__WHAT TO DO__
A) Print the stretch of the abstract on graduate medical education positions from "Too many applicants" through "1984 Jan 1;99(1):47-52.".
B) List every distinct year mentioned in the abstract on graduate medical education positions.

__EXCERPT PROVIDED__
■ ■ ■ ■ ■ ■ ■

• Public health reports · Jan 1984

    Too many applicants for available graduate medical education positions--are we on a collision course?

    • R J Reitemeier.
    • Public Health Rep. 1984 Jan 1;99(1):47-52.

    AbstractUntil the last few years, graduate medical education (GME) positions were so plentiful in the United States that even with a heavy influx of both U.S. and alien graduates of foreign medical schools, many positions remained unfilled. In the future, however, it is unlikely that all those planning to enter GME in the United States will be able to do so. Applicants for U.S. GME positions increased from 15,000 in 1980 to 20,000 in 1983, while the positions offered declined to fewer than 18,000. Increasing financial pressure may cause some U.S. hospitals to cut back on their GME positions. Recent Federal regulations require them to isolate the cost of education from patient care costs, and community hospitals may no longer with to provide GME if they can no longer recover educational costs. On the other hand, State legislatures may react to pressures to provide GME positions for U.S. citizens graduating from foreign medical schools. Another factor increasing the demand for GME positions is the greater number of U.S.-citizen graduates from foreign medical schools in the Caribbean. The Caribbean schools generally lack the facilities to provide clinical training, so that efforts are made to provide such training for U.S. citizens in the United States. For example, it has been reported that opportunities for two to five thousand clerical clerkships exist in New York State. Alien and U.S. graduates of foreign medical schools have been required to take different examinations to qualify for GME in the United States, but beginning in 1984, both groups will be required to pass a new Foreign Medical Graduate Examination in the Medical Sciences. Ways are also being sought to assess the clinical skills of these graduates. It is hoped that an equitable system to evaluate all foreign medical graduates will soon be in place, so that those who meet standards comparable to the ones required of U.S. medical students will be able to enter U.S. graduate medical education programs.

■ ■ ■ ■ ■ ■ ■

__DATA EXTRACTS__
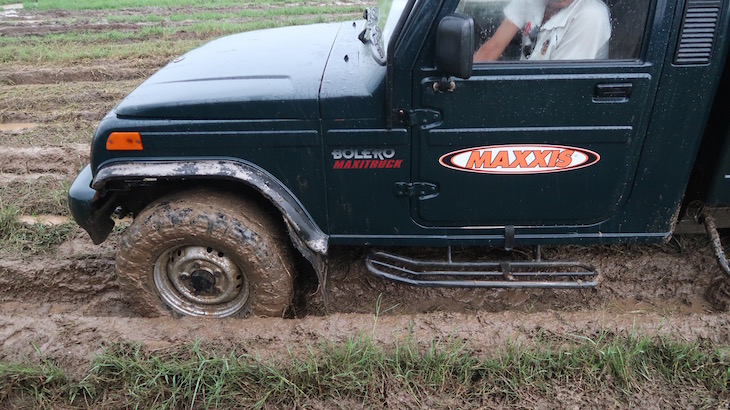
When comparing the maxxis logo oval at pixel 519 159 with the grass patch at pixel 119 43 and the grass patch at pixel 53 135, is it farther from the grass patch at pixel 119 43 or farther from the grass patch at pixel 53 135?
the grass patch at pixel 119 43

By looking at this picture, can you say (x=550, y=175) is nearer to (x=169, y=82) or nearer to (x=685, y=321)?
(x=685, y=321)

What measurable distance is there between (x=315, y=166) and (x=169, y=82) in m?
0.92

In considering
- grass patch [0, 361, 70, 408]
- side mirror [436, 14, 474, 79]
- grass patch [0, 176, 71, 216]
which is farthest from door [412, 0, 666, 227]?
grass patch [0, 176, 71, 216]

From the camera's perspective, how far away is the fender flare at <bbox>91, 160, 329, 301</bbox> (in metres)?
2.48

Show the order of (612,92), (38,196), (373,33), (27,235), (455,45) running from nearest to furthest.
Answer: (455,45) < (612,92) < (373,33) < (27,235) < (38,196)

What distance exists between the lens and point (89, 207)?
2746mm

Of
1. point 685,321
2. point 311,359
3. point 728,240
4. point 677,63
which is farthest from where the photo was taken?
point 728,240

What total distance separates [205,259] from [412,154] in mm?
1185

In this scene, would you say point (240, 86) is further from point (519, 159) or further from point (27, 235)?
point (27, 235)

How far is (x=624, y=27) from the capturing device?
7.32 ft

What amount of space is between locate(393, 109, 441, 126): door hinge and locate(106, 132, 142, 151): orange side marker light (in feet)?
4.04

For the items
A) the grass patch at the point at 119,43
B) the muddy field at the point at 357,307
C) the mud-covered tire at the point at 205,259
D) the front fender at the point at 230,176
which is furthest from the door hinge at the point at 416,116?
the grass patch at the point at 119,43

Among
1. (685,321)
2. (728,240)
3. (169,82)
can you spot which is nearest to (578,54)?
(685,321)

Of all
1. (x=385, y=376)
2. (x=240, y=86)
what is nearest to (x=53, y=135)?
(x=240, y=86)
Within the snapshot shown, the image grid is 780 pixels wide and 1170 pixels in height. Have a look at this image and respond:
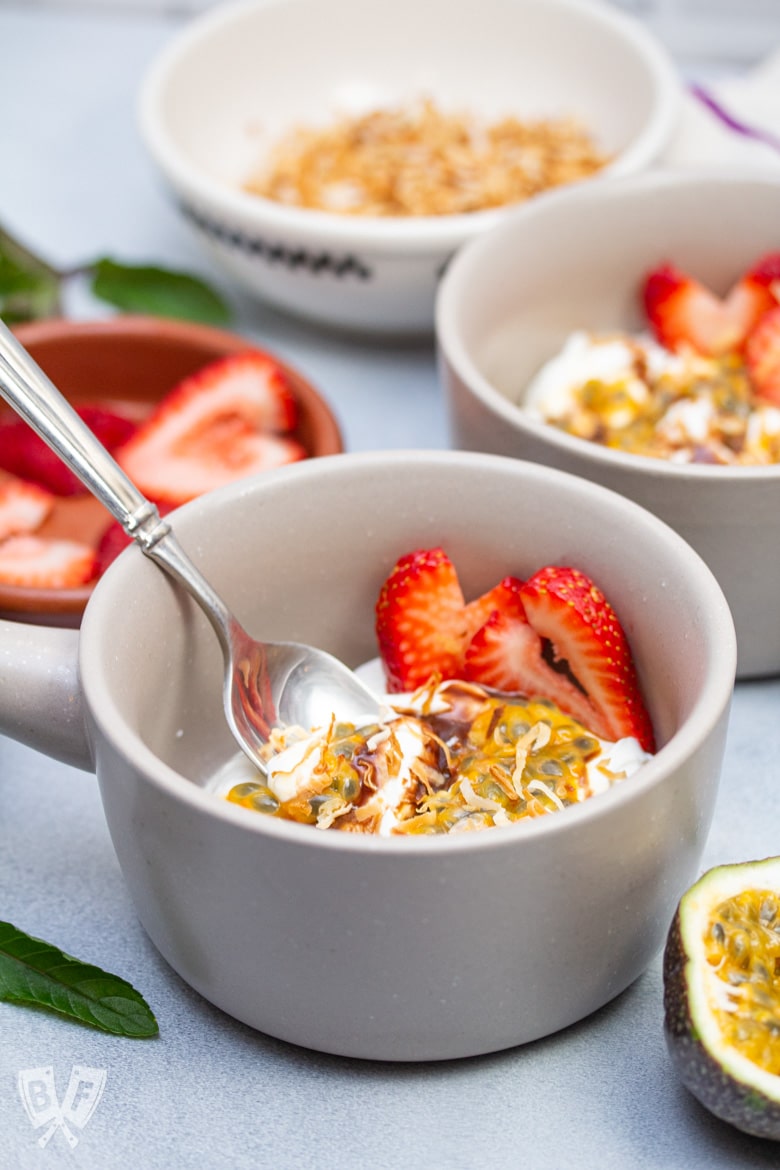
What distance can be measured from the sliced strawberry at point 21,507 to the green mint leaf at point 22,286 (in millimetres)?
215

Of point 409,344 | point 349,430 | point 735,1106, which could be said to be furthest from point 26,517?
point 735,1106

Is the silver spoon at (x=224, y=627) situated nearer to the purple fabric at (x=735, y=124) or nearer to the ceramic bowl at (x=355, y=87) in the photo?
the ceramic bowl at (x=355, y=87)

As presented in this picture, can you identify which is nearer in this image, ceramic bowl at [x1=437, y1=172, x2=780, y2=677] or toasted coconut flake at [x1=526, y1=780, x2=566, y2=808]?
toasted coconut flake at [x1=526, y1=780, x2=566, y2=808]

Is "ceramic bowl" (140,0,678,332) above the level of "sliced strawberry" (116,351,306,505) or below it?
above

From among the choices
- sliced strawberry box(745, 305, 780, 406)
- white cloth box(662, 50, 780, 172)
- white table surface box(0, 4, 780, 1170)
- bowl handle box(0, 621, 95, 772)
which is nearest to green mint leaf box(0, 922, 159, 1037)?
white table surface box(0, 4, 780, 1170)

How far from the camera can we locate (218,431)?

■ ■ ■ ■ ■ ■ ■

__ANSWER SET__
A)
Too many applicants for available graduate medical education positions--are we on a collision course?

    • R J Reitemeier.
    • Public Health Rep. 1984 Jan 1;99(1):47-52.

B) 1980, 1983, 1984